What I found was, when I wanted to get my teeth cleaned, I just made an appointment and I never left the building! And on my lunch hour, I would go to the bowling alley and there I would bowl with my colleagues. But it was more than just convenient health benefits and fun.
This was very early in my career, and when it came to the big picture of my life, I didn’t know what I wanted my career path to look like. I didn’t even know what my skills were! Yet, through this amazing employer, I had the opportunity to join a Toastmasters group where I first learned to speak. They also arranged for me to do some career testing which provided guidance on what my strengths and skills were. That was really meaningful for me. This organization wasn't just giving me a paycheck and benefits, they were looking after my well-being.
Since it was my first job, I thought that all companies were like this! It wasn’t until later in my career, when I had worked at many types of organizations, that I really came to appreciate how special my first employer was. The leaders really understood the essence of wellbeing, what wellbeing means from a business perspective, and how it translates to business success. They understood the wellbeing imperative.
Today, more organizations are coming to this realization. They’re seeing the connection between the wellbeing of their employees and the profitability of their business. For example, businesses profit from engaged employees. We know this, yet according to Gallup research, a whopping 70% of the workforce is disengaged. Think about what that means in lost productivity and our ability to be able to compete globally! What is your company doing to engage its employees?

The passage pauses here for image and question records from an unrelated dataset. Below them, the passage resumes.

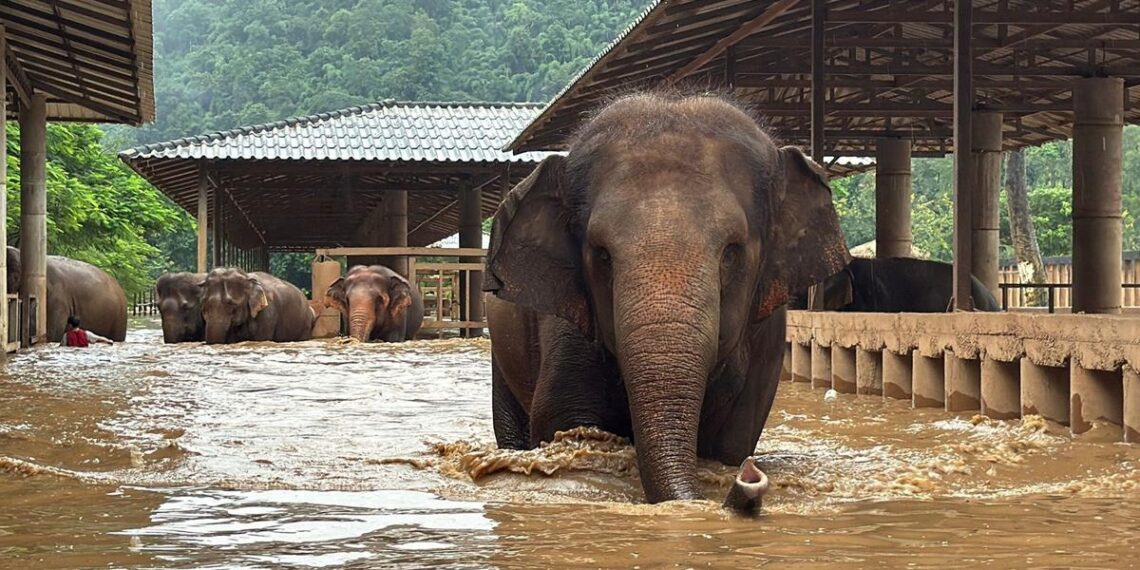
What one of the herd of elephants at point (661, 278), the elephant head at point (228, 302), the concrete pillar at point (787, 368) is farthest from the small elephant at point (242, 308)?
the herd of elephants at point (661, 278)

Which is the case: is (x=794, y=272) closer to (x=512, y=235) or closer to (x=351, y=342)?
(x=512, y=235)

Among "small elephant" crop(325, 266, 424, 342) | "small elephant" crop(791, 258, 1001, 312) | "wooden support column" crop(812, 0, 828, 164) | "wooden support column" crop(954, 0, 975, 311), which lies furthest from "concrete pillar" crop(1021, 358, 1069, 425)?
"small elephant" crop(325, 266, 424, 342)

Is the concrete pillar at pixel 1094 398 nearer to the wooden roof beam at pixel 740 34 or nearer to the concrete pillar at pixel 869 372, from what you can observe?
the concrete pillar at pixel 869 372

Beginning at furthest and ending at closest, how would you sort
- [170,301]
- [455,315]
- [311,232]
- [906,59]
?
[311,232], [455,315], [170,301], [906,59]

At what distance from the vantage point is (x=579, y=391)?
6457 mm

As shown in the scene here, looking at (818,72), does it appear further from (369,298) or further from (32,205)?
(369,298)

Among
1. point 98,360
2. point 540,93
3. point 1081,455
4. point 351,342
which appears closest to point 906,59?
point 351,342

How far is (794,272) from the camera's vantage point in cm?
646

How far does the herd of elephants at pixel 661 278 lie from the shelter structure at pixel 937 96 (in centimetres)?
215

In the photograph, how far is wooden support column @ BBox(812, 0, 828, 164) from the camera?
49.8ft

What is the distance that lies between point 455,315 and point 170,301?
40.0 feet

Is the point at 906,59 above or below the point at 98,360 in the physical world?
above

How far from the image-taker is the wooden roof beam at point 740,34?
14.8 m

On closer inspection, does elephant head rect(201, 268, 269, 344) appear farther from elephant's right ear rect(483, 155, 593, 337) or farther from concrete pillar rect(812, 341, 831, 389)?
elephant's right ear rect(483, 155, 593, 337)
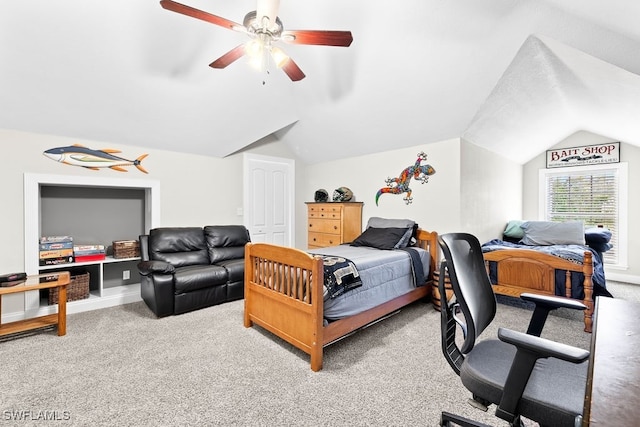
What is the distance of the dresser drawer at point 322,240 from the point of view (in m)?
4.73

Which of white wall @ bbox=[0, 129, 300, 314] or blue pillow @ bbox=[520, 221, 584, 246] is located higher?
white wall @ bbox=[0, 129, 300, 314]

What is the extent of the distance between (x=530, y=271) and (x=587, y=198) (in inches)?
109

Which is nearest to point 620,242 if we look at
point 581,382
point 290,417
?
point 581,382

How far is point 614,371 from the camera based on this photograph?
84 centimetres

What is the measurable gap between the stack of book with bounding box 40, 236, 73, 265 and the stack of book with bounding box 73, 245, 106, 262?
62 mm

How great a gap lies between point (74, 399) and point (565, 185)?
6.75 m

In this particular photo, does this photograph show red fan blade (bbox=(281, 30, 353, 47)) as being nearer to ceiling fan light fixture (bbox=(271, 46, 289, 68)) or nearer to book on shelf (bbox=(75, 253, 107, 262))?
ceiling fan light fixture (bbox=(271, 46, 289, 68))

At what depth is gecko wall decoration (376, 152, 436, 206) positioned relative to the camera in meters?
4.04

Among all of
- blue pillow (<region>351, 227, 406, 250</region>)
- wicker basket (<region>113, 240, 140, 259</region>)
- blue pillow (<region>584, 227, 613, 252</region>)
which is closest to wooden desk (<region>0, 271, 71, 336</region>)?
wicker basket (<region>113, 240, 140, 259</region>)

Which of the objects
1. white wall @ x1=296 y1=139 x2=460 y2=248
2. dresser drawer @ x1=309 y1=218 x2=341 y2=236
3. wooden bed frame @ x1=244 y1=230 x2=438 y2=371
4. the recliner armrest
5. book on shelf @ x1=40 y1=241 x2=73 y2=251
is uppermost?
white wall @ x1=296 y1=139 x2=460 y2=248

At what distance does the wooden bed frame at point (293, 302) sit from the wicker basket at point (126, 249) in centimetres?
192

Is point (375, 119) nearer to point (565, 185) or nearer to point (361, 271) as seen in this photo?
point (361, 271)

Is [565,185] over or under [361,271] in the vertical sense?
over

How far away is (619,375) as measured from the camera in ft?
2.67
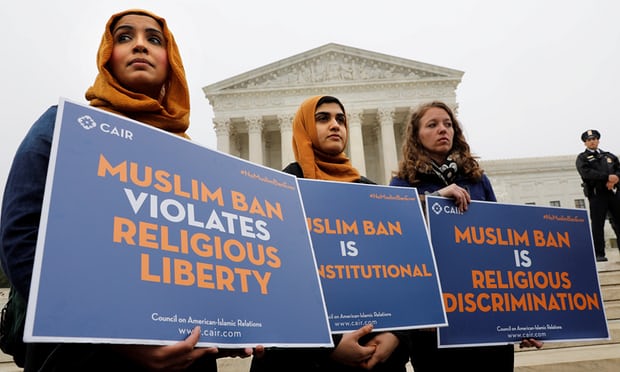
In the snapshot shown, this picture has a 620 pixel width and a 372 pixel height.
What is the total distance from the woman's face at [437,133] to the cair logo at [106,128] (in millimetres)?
2331

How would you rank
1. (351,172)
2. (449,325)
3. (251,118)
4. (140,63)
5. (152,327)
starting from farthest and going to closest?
(251,118), (351,172), (449,325), (140,63), (152,327)

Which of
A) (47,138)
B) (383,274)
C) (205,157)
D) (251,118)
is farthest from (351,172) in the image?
(251,118)

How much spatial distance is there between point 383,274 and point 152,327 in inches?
47.7

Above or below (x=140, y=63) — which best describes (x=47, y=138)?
below

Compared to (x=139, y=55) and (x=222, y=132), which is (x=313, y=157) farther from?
(x=222, y=132)

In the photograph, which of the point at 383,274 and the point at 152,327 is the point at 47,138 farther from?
the point at 383,274

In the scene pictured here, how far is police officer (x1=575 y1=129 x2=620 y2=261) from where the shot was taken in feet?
25.0

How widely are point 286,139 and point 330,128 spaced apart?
29.5 meters

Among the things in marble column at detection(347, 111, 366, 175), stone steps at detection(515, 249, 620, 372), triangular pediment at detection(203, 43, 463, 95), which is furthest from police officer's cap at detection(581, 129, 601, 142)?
triangular pediment at detection(203, 43, 463, 95)

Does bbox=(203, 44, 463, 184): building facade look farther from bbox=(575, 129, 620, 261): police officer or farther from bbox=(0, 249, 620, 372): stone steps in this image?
bbox=(0, 249, 620, 372): stone steps

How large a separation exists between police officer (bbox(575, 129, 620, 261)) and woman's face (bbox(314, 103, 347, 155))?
669 cm

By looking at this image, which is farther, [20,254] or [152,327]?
[20,254]

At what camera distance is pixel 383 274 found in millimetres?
2162

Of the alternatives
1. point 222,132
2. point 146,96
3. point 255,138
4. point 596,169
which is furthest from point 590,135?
point 222,132
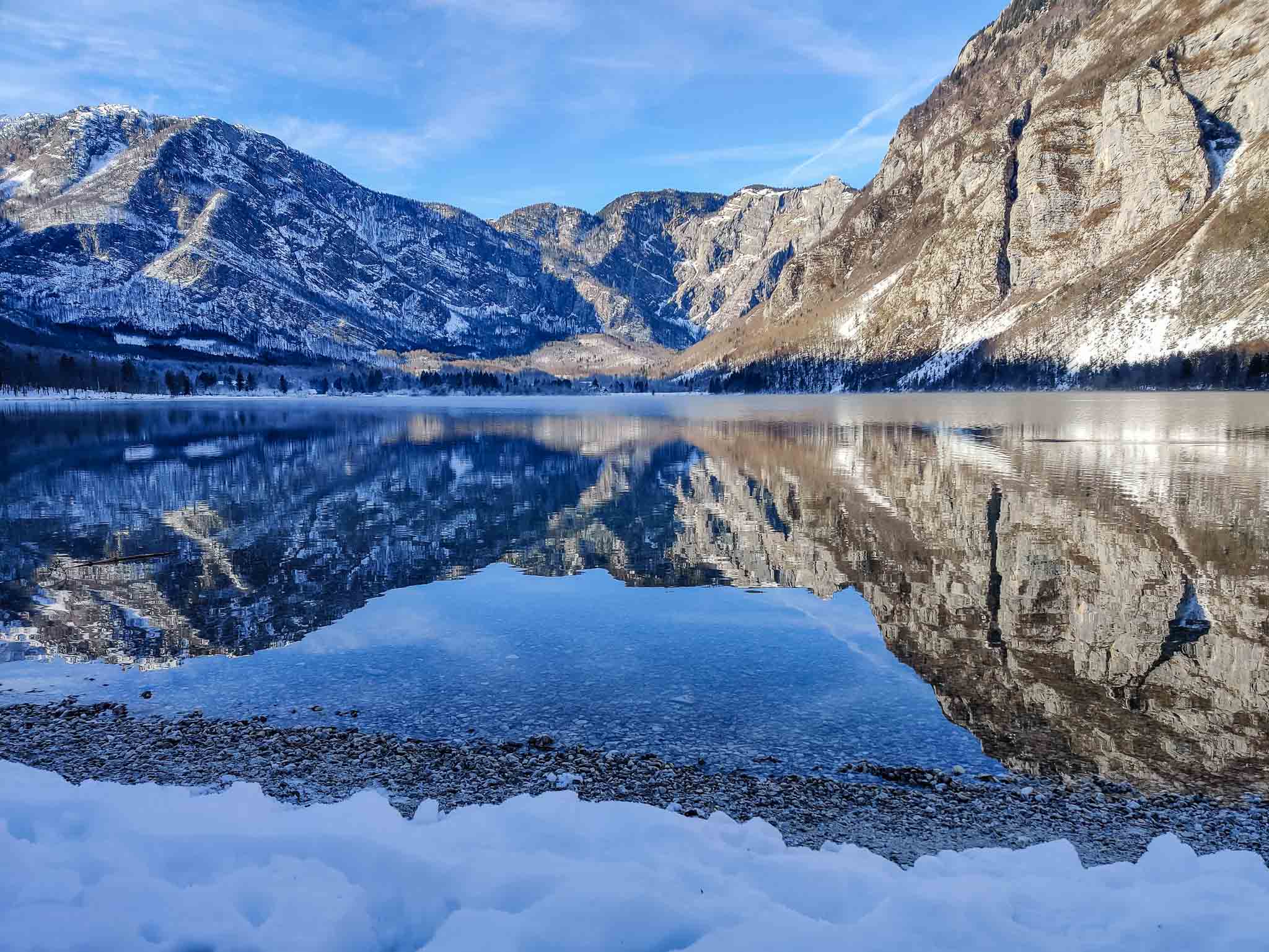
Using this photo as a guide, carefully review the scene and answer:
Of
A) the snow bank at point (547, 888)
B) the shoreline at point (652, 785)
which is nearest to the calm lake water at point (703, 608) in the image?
the shoreline at point (652, 785)

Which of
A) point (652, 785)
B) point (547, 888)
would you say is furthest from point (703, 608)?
point (547, 888)

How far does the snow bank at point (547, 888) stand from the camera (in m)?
7.37

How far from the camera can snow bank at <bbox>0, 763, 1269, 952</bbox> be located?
7.37 meters

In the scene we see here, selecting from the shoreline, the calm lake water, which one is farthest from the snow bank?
the calm lake water

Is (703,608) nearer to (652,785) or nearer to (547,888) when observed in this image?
(652,785)

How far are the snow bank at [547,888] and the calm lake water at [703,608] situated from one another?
3.42 m

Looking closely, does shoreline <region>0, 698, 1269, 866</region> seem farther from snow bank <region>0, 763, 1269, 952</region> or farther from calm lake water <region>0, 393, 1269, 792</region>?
snow bank <region>0, 763, 1269, 952</region>

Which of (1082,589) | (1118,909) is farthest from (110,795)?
(1082,589)

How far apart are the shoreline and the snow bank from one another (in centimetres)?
79

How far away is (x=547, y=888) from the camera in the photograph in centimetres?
817

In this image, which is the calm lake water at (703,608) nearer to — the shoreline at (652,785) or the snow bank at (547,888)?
the shoreline at (652,785)

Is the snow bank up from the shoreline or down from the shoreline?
up

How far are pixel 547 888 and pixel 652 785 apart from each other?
3.68 m

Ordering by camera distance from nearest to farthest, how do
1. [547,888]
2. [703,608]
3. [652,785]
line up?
[547,888]
[652,785]
[703,608]
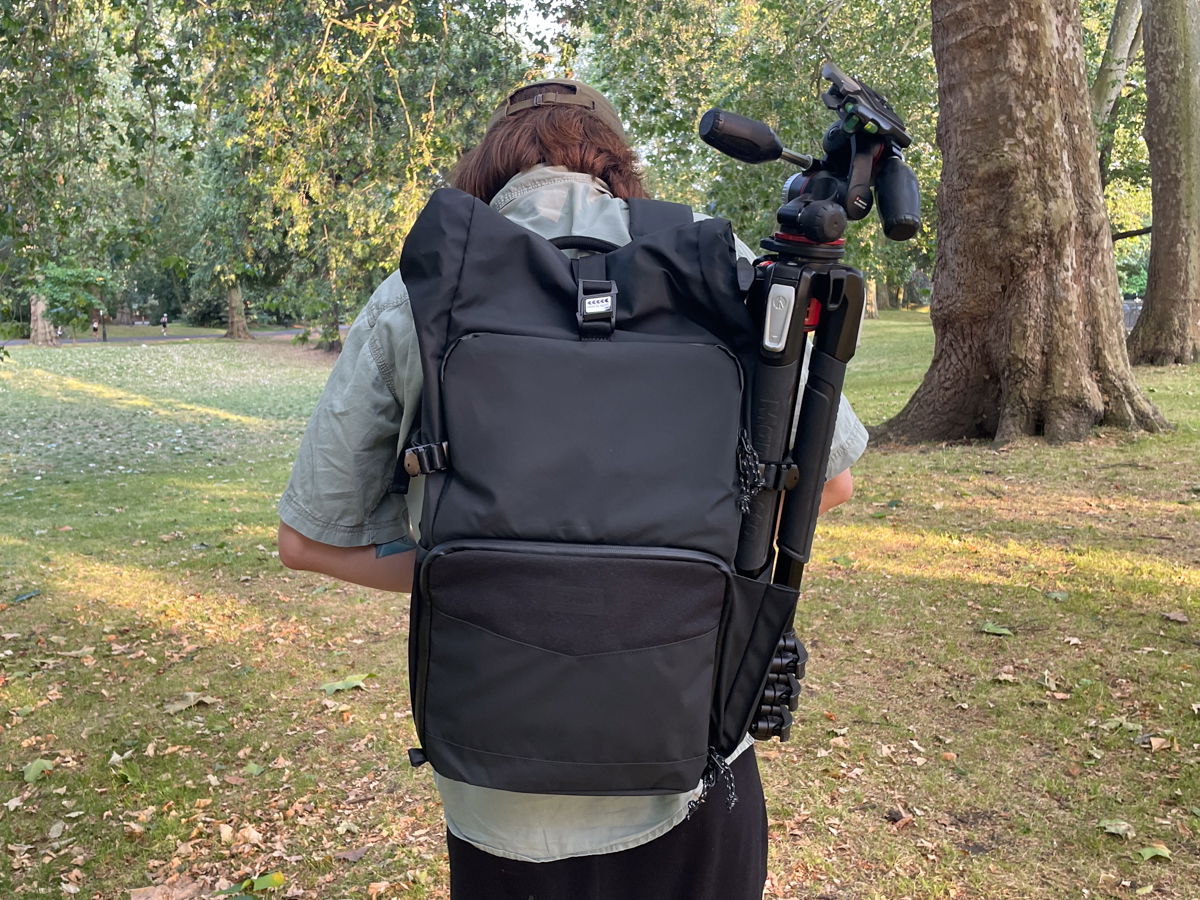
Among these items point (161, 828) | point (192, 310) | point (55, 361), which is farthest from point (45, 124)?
point (192, 310)

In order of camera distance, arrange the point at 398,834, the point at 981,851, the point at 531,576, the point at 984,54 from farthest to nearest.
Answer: the point at 984,54
the point at 398,834
the point at 981,851
the point at 531,576

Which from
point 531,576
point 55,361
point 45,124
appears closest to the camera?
point 531,576

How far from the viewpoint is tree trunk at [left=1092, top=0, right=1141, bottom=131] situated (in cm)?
1786

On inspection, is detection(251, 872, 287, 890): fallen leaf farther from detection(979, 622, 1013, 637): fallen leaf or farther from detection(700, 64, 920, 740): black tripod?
detection(979, 622, 1013, 637): fallen leaf

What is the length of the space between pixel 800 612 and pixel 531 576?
4.79 m

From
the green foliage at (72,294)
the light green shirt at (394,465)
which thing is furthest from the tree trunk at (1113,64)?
the light green shirt at (394,465)

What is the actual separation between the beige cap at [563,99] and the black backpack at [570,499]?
1.19ft

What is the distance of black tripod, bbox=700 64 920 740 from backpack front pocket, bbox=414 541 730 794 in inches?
7.2

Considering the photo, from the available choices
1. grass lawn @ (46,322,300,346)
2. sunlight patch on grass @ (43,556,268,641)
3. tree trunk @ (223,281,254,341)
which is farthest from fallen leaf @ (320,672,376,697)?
tree trunk @ (223,281,254,341)

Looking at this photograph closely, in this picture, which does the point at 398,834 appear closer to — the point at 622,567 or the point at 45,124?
the point at 622,567

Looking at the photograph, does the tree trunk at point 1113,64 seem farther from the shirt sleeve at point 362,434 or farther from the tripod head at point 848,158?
the shirt sleeve at point 362,434

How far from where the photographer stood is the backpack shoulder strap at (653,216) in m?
1.66

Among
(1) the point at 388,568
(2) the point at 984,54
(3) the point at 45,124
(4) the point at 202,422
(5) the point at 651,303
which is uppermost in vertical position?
(2) the point at 984,54

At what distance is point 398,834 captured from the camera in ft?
12.9
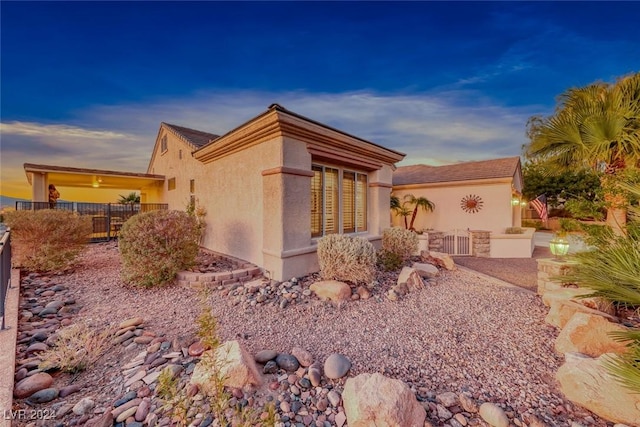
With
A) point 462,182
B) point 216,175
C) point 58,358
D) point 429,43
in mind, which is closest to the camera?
point 58,358

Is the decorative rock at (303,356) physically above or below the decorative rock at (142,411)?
above

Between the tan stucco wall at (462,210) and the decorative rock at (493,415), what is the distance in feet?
Answer: 41.4

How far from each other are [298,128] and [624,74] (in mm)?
6945

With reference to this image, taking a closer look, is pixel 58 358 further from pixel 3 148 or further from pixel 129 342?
pixel 3 148

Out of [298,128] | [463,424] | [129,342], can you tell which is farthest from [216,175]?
[463,424]

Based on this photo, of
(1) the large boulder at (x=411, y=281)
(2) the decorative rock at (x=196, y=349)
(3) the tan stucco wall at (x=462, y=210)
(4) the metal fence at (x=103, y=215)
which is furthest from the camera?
(3) the tan stucco wall at (x=462, y=210)

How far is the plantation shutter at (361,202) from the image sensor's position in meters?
7.57

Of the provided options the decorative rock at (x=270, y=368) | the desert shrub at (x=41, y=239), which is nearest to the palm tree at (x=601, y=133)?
the decorative rock at (x=270, y=368)

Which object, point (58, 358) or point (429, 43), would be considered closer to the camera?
point (58, 358)

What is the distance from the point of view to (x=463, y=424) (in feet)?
6.77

Businesses profit from happy employees. When employees are happy they are more likely to stay with the organization. Turnover is very costly, it can cost as much as 150% of a given salary, and even higher at higher levels of the organization. Does your organization have a high turnover rate?
Businesses profit from healthy employees. Health care represents 18% of our gross domestic product. It is a big deal in this country. The model that we use in the United States for health care is an employer funded model. Employers need to be concerned about the health and well-being of their workforce. They’ve got to control those costs. How easy does your workplace make it for employees and their families to stay healthy?
Engagement, employee satisfaction, and employee health are business imperatives. So, what can you do to bring well-being to the forefront and make that connection between wellbeing and profitability? Start with culture. Adopt the belief, behaviors, and policies that show you care about your workforce and know they are important to your ability to be productive and meet your business goals.
My first job was so special for me. My employer made the connection between the engagement of the workforce, the profitability of the workforce, and the success of the business. They believed in and benefitted from the business imperative of well-being, and your organization can, too.